Thème général : rôle spécifique des élus de la Nation dans la promotion du travail de mémoire
Anne-Marie Le Pourhiet parle de la loi Taubira sur l'esclavage et les esclaves et de la loi Gayssot à l'assemblée nationale. Elle cite aussi le sexisme, l'homophobie, les lobbies, et la Halde. Avec le devoir de mémoire et l'obsession des commémorations sans liberté pour l'histoire et pour l'opinion, c'est la police de la pensée, le politiquement correct, voire la dictature du totalitarisme.
Était présent M. Jean-Claude Gayssot, à l'origine de la loi visant à réprimer la négation d'un fait historique (shoah, holocauste, génocide)
Sur ce sujet, Mme Hélène Carrère d'Encausse, Secrétaire perpétuel de l'Académie française, historienne spécialiste de l'histoire russe a déclaré en novembre 2005 : "La télévision française est tellement politiquement correcte que cela en est un cauchemar.

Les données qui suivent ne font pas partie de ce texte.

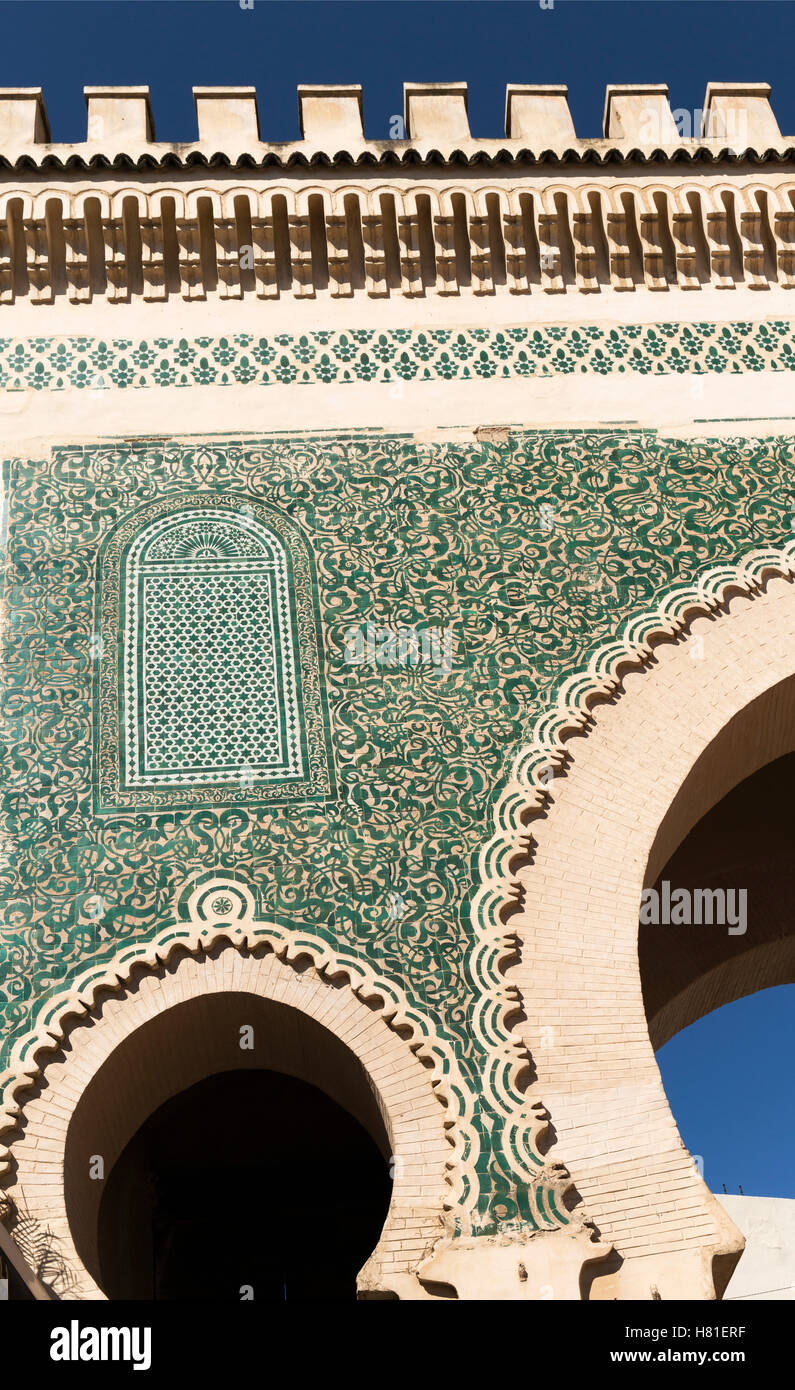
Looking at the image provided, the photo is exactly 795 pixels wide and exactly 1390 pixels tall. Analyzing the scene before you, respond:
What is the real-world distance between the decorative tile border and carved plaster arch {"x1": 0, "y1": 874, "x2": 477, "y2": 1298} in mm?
1596

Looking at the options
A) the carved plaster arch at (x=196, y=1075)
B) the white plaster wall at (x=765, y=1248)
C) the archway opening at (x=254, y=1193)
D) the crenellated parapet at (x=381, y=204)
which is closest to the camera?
the carved plaster arch at (x=196, y=1075)

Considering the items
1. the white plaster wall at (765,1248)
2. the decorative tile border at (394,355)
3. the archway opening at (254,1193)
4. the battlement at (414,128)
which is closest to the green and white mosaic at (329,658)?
the decorative tile border at (394,355)

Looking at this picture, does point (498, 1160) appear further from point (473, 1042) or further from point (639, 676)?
point (639, 676)

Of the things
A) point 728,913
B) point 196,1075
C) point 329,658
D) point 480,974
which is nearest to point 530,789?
point 480,974

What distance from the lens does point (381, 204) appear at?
4613mm

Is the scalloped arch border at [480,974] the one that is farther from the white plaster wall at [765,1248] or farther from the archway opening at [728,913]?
the white plaster wall at [765,1248]

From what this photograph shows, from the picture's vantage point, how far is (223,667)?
393 cm

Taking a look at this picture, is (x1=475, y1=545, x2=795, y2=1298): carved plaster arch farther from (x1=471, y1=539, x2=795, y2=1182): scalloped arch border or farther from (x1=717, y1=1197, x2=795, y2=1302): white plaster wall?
→ (x1=717, y1=1197, x2=795, y2=1302): white plaster wall

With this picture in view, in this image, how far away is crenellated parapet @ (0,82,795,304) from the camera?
454 cm

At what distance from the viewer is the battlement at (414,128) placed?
15.1ft

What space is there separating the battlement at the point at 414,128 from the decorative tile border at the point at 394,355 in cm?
59

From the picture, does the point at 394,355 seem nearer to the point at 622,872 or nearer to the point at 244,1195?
the point at 622,872

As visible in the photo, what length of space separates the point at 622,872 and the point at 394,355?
67.8 inches
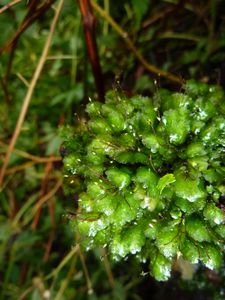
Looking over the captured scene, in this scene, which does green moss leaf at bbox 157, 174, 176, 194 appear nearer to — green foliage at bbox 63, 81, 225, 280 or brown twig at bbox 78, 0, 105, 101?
green foliage at bbox 63, 81, 225, 280

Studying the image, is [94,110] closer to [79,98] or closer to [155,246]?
[155,246]

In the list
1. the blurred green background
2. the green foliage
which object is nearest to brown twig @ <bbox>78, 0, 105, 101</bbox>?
the blurred green background

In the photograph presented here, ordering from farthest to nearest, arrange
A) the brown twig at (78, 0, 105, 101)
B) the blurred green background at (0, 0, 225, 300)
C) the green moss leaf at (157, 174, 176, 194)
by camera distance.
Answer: the blurred green background at (0, 0, 225, 300)
the brown twig at (78, 0, 105, 101)
the green moss leaf at (157, 174, 176, 194)

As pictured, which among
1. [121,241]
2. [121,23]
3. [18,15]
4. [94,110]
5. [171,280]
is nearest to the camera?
[121,241]

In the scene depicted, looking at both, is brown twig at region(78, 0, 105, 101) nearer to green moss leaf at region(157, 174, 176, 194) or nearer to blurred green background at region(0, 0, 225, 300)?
blurred green background at region(0, 0, 225, 300)

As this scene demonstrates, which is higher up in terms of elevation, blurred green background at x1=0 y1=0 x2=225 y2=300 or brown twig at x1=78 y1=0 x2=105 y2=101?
brown twig at x1=78 y1=0 x2=105 y2=101

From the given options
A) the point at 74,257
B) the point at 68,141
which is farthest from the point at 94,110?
the point at 74,257

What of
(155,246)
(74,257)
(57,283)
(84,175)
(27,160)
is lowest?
(57,283)

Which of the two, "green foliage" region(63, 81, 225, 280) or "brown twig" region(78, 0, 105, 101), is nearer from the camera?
"green foliage" region(63, 81, 225, 280)

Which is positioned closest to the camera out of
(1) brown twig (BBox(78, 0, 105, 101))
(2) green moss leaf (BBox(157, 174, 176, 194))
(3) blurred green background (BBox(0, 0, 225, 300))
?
(2) green moss leaf (BBox(157, 174, 176, 194))
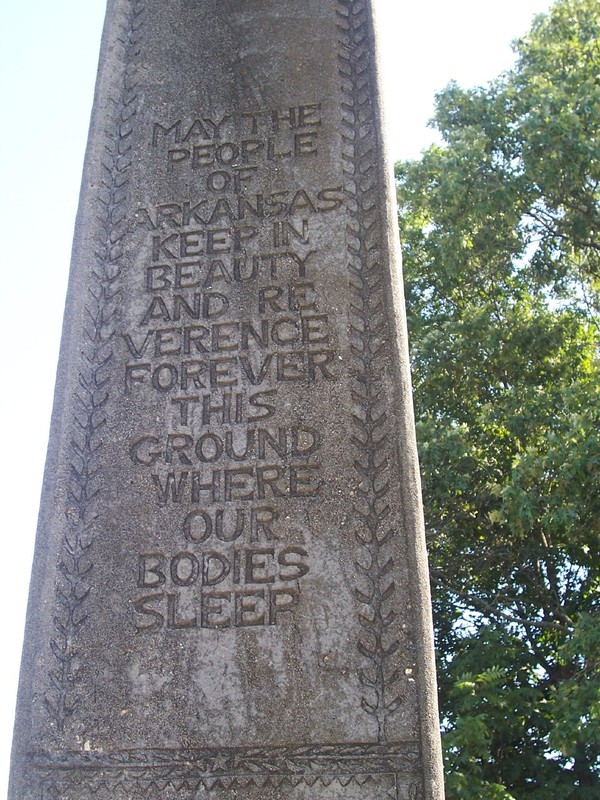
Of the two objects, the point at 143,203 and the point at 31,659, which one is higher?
the point at 143,203

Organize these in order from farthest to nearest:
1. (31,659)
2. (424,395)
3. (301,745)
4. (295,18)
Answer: (424,395)
(295,18)
(31,659)
(301,745)

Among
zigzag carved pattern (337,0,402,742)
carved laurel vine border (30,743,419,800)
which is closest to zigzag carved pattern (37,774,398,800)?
carved laurel vine border (30,743,419,800)

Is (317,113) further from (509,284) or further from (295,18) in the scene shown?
(509,284)

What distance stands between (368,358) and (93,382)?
107 centimetres

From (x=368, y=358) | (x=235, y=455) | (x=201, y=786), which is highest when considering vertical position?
(x=368, y=358)

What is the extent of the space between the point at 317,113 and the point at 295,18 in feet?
1.96

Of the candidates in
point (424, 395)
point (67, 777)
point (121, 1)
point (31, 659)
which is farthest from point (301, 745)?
point (424, 395)

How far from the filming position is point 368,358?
12.0 feet

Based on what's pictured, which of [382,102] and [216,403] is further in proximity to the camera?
[382,102]

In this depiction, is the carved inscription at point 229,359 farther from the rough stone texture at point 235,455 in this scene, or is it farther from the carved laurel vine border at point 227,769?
the carved laurel vine border at point 227,769

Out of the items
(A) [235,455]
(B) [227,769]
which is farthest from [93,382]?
(B) [227,769]

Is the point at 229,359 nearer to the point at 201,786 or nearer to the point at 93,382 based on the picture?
the point at 93,382

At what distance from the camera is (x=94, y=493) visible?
3.66m

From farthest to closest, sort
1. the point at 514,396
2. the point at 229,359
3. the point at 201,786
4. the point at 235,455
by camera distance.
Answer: the point at 514,396 → the point at 229,359 → the point at 235,455 → the point at 201,786
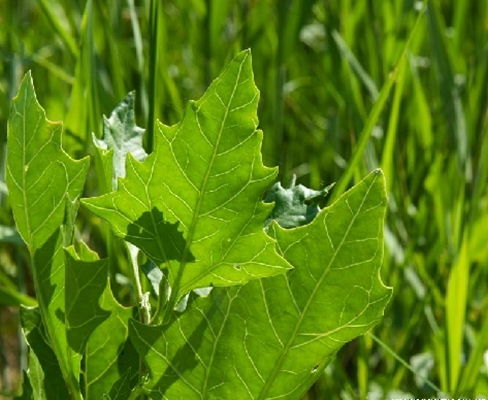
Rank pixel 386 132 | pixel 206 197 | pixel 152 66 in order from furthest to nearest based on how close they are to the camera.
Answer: pixel 386 132 < pixel 152 66 < pixel 206 197

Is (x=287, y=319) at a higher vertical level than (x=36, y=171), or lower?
lower

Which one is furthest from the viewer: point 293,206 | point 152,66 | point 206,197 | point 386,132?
point 386,132

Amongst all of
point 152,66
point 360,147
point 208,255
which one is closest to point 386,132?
point 360,147

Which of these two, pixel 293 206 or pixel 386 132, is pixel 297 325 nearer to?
pixel 293 206

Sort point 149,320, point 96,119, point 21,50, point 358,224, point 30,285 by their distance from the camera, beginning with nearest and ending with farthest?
1. point 358,224
2. point 149,320
3. point 96,119
4. point 21,50
5. point 30,285

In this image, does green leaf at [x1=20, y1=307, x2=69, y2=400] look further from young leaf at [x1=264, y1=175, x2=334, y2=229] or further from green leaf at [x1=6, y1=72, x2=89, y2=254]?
young leaf at [x1=264, y1=175, x2=334, y2=229]

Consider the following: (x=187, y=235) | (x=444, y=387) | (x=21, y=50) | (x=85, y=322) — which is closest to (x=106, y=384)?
(x=85, y=322)

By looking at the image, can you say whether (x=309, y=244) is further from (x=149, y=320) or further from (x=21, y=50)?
(x=21, y=50)
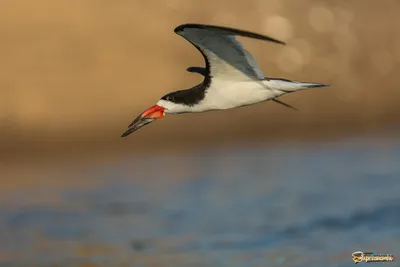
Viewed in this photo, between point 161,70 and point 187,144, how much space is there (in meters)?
2.29

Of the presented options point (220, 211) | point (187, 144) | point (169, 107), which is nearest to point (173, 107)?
point (169, 107)

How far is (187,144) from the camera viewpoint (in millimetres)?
20484

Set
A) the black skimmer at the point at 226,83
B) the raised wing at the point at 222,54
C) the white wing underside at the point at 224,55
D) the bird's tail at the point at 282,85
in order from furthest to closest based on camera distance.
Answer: the bird's tail at the point at 282,85, the black skimmer at the point at 226,83, the white wing underside at the point at 224,55, the raised wing at the point at 222,54

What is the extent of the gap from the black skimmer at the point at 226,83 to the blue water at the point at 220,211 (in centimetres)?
273

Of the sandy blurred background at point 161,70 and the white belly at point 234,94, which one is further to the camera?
the sandy blurred background at point 161,70

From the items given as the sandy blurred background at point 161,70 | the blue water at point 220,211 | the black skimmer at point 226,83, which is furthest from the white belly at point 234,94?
the sandy blurred background at point 161,70

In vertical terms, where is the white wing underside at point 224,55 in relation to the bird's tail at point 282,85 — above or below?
above

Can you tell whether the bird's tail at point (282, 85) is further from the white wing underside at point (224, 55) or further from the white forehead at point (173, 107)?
the white forehead at point (173, 107)

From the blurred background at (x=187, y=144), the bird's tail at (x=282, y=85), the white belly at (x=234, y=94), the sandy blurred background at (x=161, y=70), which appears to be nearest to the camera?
the bird's tail at (x=282, y=85)

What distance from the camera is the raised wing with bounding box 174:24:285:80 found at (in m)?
10.7

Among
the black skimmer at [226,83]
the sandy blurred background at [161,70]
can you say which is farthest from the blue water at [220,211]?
the black skimmer at [226,83]

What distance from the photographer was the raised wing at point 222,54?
1067cm

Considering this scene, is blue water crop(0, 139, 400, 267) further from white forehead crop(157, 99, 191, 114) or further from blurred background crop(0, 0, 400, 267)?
white forehead crop(157, 99, 191, 114)

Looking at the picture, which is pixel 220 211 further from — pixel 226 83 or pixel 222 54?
pixel 222 54
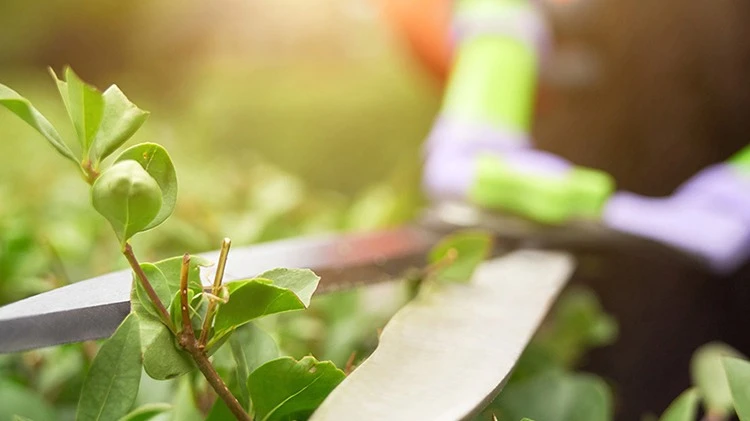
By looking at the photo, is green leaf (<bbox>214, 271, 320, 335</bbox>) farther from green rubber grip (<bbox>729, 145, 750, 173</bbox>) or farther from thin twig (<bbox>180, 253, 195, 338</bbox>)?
green rubber grip (<bbox>729, 145, 750, 173</bbox>)

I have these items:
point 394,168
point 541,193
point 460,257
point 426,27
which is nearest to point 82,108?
point 460,257

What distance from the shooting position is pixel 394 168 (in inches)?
52.2

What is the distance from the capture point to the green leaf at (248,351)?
0.92ft

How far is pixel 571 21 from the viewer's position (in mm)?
732

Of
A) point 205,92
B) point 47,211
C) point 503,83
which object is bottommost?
point 205,92

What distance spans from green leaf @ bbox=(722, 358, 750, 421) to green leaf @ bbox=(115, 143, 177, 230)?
0.73 ft

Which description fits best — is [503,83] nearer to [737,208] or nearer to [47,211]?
[737,208]

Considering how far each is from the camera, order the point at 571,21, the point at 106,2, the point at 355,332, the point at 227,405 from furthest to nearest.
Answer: the point at 106,2 → the point at 571,21 → the point at 355,332 → the point at 227,405

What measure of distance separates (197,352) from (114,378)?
35 millimetres

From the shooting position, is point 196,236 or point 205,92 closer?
point 196,236

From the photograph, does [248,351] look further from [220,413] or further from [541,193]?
[541,193]

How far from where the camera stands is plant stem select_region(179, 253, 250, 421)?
0.78 ft

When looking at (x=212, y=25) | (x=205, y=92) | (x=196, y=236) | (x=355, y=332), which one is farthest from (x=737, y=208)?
(x=212, y=25)

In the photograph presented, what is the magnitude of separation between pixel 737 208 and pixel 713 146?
0.83 ft
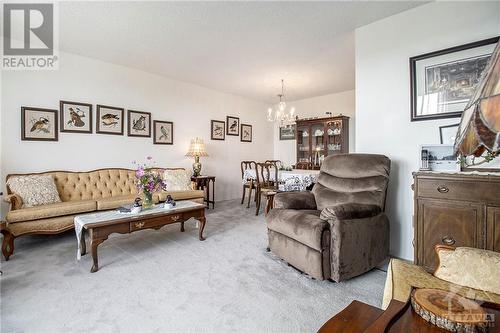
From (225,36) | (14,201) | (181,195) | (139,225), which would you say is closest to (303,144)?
(181,195)

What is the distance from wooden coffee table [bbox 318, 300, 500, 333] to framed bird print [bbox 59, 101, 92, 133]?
4.38 meters

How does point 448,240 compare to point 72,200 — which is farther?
point 72,200

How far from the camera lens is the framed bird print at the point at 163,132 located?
4711 millimetres

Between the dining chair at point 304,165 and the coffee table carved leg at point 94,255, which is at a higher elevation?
the dining chair at point 304,165

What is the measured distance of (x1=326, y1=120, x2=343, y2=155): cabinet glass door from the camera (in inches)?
205

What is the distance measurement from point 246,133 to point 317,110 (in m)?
1.91

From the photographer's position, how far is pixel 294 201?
2.65 metres

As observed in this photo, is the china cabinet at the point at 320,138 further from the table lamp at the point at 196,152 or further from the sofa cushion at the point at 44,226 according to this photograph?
the sofa cushion at the point at 44,226

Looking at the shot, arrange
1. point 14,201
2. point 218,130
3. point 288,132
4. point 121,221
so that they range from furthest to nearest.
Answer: point 288,132, point 218,130, point 14,201, point 121,221

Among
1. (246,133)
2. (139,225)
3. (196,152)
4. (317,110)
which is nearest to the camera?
(139,225)

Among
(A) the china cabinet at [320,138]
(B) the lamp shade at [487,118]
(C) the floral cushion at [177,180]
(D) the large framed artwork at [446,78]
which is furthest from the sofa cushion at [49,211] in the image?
(A) the china cabinet at [320,138]

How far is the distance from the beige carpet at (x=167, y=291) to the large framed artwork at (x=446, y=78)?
1.69 metres

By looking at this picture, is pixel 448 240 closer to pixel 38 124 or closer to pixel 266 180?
pixel 266 180

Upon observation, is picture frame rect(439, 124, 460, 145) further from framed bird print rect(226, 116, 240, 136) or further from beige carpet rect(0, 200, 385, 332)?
framed bird print rect(226, 116, 240, 136)
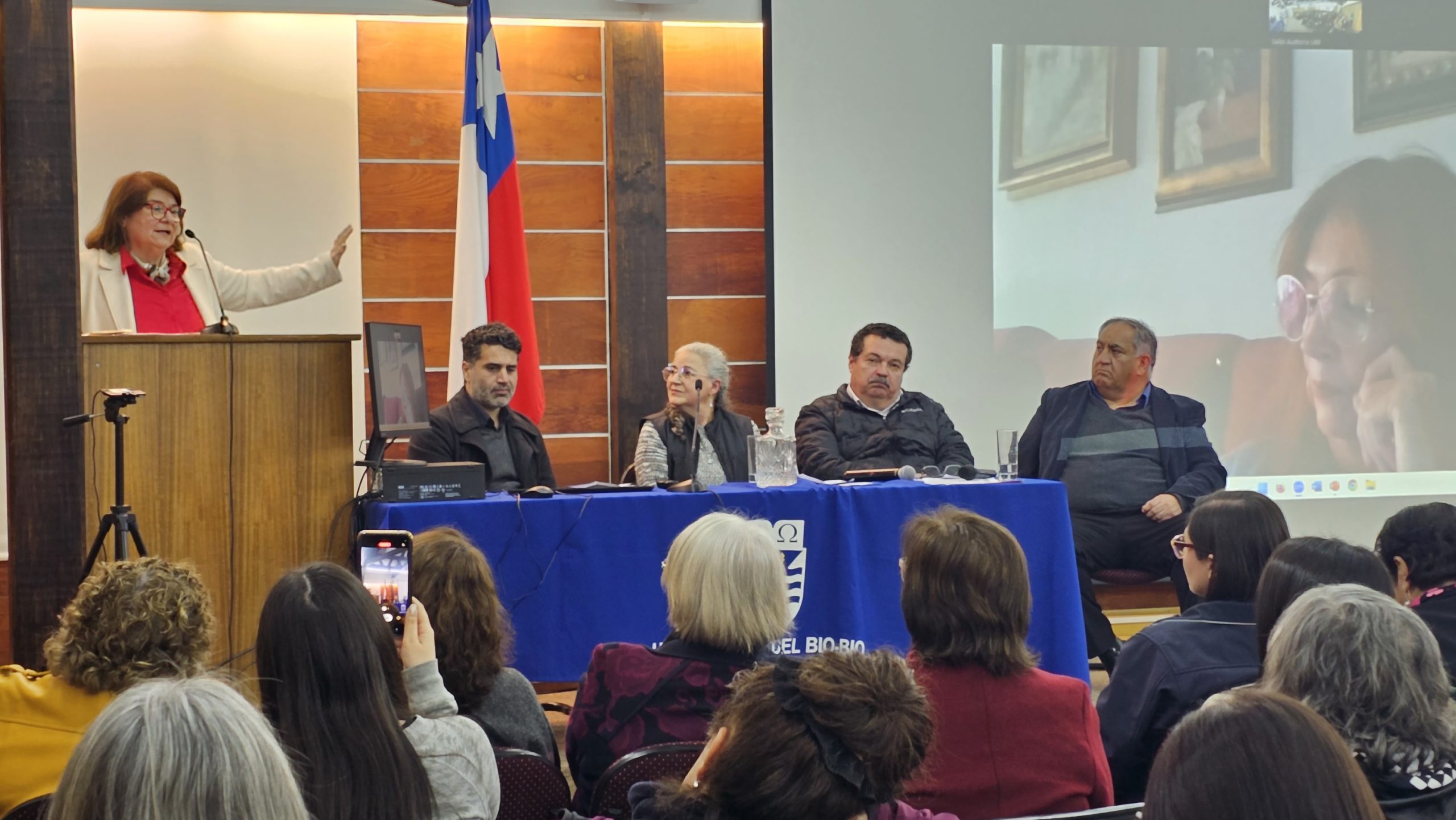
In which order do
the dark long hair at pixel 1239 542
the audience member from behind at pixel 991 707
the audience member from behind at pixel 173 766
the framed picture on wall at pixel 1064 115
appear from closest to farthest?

Nous avons des lois (sur la liberté d'expression) qui auraient pu être imaginées par Staline. Les gens ne peuvent pas exprimer leur opinion sur les groupes ethniques, sur la Seconde Guerre mondiale et sur beaucoup d'autres choses. On vous juge tout de suite pour infraction."
Mme Anne-Marie Le Pourhiet, est professeur de droit public à l'Université de Rennes 1, vice-présidente de l'Association française de droit constitutionnel et de la Société des professeurs de facultés de droit.